Você estava em recuperação de uma cirurgia quando gravou o DVD?Elza Soares – Estava saindo de uma operação de diverticulite [inflamação no intestino], a mesma coisa que teve o Tancredo Neves, e estava com colostomia (procedimento cirúrgico de drenagem fecal), não tenho vergonha de dizer. O meu marido, meu anjo da guarda, me enfaixou. Fiz o DVD enfaixada, com uma cinta para que eu resistisse, porque tinha saído da cirurgia há pouco tempo.

E com foi gravar o DVD nesse estado?Acho que é a mão de Deus, sangue, suor e muita lágrima no camarim para segurar a barra. Não sei explicar o que foi que senti. Medo é difícil dizer. Tive coragem, medo não, porque tinha certeza de que estava protegida.
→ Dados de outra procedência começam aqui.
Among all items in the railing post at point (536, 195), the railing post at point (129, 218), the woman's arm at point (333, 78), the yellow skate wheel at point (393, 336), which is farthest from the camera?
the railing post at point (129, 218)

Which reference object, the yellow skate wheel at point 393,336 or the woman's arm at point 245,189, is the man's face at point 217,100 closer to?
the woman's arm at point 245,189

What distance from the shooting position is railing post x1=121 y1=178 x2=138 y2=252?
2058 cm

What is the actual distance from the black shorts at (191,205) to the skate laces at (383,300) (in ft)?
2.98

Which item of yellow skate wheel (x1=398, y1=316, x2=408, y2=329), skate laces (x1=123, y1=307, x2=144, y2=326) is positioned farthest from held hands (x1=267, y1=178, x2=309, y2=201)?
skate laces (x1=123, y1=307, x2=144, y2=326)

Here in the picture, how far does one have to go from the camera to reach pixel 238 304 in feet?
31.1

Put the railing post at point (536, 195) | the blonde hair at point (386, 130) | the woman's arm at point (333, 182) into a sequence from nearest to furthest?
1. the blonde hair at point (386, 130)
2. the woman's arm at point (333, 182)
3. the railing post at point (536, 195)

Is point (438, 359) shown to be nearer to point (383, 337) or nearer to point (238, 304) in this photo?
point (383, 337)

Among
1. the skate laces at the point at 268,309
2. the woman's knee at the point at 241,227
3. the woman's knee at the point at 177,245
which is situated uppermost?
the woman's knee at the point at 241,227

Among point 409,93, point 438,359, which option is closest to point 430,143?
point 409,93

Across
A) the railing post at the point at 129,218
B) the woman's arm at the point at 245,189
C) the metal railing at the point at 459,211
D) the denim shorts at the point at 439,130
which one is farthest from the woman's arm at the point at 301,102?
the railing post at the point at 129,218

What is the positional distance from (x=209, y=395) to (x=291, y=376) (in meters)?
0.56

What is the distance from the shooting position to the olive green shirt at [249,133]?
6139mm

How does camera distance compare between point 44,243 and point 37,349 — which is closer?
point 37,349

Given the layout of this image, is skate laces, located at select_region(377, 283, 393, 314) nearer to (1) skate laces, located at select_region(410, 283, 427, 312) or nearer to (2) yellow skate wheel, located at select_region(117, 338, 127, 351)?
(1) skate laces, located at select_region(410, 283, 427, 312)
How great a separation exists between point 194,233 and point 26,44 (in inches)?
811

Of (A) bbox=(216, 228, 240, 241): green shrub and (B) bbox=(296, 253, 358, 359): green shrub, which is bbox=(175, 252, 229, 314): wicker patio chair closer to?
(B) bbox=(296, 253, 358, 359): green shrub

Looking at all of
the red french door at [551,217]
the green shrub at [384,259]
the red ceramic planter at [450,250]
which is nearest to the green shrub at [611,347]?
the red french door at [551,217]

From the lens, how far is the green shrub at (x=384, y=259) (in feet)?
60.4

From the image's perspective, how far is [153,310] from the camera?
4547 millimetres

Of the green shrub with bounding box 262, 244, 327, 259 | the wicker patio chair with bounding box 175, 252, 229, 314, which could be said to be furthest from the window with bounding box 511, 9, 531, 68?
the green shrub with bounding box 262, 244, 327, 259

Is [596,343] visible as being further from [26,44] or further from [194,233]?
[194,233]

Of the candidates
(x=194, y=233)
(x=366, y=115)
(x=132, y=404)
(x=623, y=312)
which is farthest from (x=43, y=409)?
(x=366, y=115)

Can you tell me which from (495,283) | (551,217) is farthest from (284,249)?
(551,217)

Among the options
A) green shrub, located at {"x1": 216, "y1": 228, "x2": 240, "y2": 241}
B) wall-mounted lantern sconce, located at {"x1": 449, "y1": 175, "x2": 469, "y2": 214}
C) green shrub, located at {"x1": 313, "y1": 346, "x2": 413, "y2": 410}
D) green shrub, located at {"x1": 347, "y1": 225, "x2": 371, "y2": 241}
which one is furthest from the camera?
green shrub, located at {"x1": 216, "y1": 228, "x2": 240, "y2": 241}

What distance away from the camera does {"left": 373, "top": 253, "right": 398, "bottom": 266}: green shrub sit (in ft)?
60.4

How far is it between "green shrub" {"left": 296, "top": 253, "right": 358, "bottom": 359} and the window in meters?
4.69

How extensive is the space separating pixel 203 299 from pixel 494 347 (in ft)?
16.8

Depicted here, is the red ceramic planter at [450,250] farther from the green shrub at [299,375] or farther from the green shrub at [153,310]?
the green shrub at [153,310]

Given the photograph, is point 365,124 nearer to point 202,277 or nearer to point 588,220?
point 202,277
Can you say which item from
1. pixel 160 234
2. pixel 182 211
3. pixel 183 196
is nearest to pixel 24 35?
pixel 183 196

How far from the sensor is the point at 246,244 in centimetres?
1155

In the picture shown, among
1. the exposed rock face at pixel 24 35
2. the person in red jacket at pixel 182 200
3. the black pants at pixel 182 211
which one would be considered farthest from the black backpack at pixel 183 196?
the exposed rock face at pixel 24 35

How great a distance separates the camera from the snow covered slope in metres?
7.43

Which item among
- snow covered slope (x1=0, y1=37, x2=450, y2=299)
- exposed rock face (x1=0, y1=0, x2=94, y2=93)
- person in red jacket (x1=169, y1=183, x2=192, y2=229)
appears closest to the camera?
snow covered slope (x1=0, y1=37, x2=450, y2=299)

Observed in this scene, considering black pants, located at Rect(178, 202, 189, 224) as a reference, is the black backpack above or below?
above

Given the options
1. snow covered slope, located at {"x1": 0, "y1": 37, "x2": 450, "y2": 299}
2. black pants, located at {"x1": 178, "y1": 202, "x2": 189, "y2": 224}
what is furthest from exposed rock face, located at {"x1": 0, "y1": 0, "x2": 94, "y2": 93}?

Tinha momentos em que eu até esquecia. Coloquei uma cadeira no palco para servir de apoio e, ao mesmo tempo, servir de cenário. Ficou bonito. Depois, eu a carregava para cá e para lá, ficou sendo minha amiga. Sempre tive uma cadeira na minha vida (risos), desde "Cadeira Vazia", do Lupicínio Rodrigues (sucesso de 1961).

Apesar da dificuldade, você ficou satisfeita com o resultado do DVD?Eu adorei pelas circunstâncias, adorei o carinho dos músicos, os arranjos do Eduardo Neves, tudo ali foi uma junção de paz. Só sei que paguei muito forte pelo primeiro DVD.

E por que a demora em gravar o primeiro registro nesse formato?Eu nunca tive muito frisson por DVD, mas uma hora tinha que sair. Só não esperava que fosse nessas circunstâncias. A gente resolveu fazer o CD com todas as músicas de sucesso que eu já tinha gravado, um "check-up". Todo mundo colaborou na escolha do repertório. José Miguel Wisnik (diretor do show) foi meu tudo! Como muitos cantores estavam regravando os meus sucessos, eu disse: "Peraí! Acham que estou no hospital? Não! Beba-me, beba Elza da fonte, que eu estou com o corpitcho em cima. Mas gravarem Elza também é sinal de que fiz coisas boas".

E por que optar por um DVD sem convidados? Eu não tinha idéia de convidados, porque amo todo mundo: Jorge Ben, João Gilberto, Caetano, Gal, Bethânia. Se todo mundo entrasse no show, não sobraria espaço para eu participar (risos).

Você já se declarou avessa à nostalgia. Como foi regravar os antigos sucessos?Detesto passado, odeio nostalgia, foi tudo feito hoje. Meu tempo é agora. My name is now!

Falar dos 70 anos, então, nem pensar?Não existe, não conheço, não gosto e tenho raiva de quem sabe. Você é o que você sente, o que apresenta.

Alguma dessas músicas regravadas teve uma importância maior para você?Tudo que está nesse DVD é importante, é a minha vida, a minha batalha, a minha estrada. Gosto muito quando canto o "Rap da Felicidade", "Palmas no Portão" e "A Carne".

Você já tem planos para o próximo registro?Por enquanto, não. Estou dirigindo o DVD do Anderson Lugão, meu marido. É um trabalho completamente jovem e a gente está com a intenção de fazer outro trabalho assim.

O show de Beba-me virá a Curitiba? Deve ir. Estou correndo praticamente o mundo. Vou para o Chile e depois para Roma. Mas o Brasil está em primeiro lugar, para agradecer tudo o que fez por mim.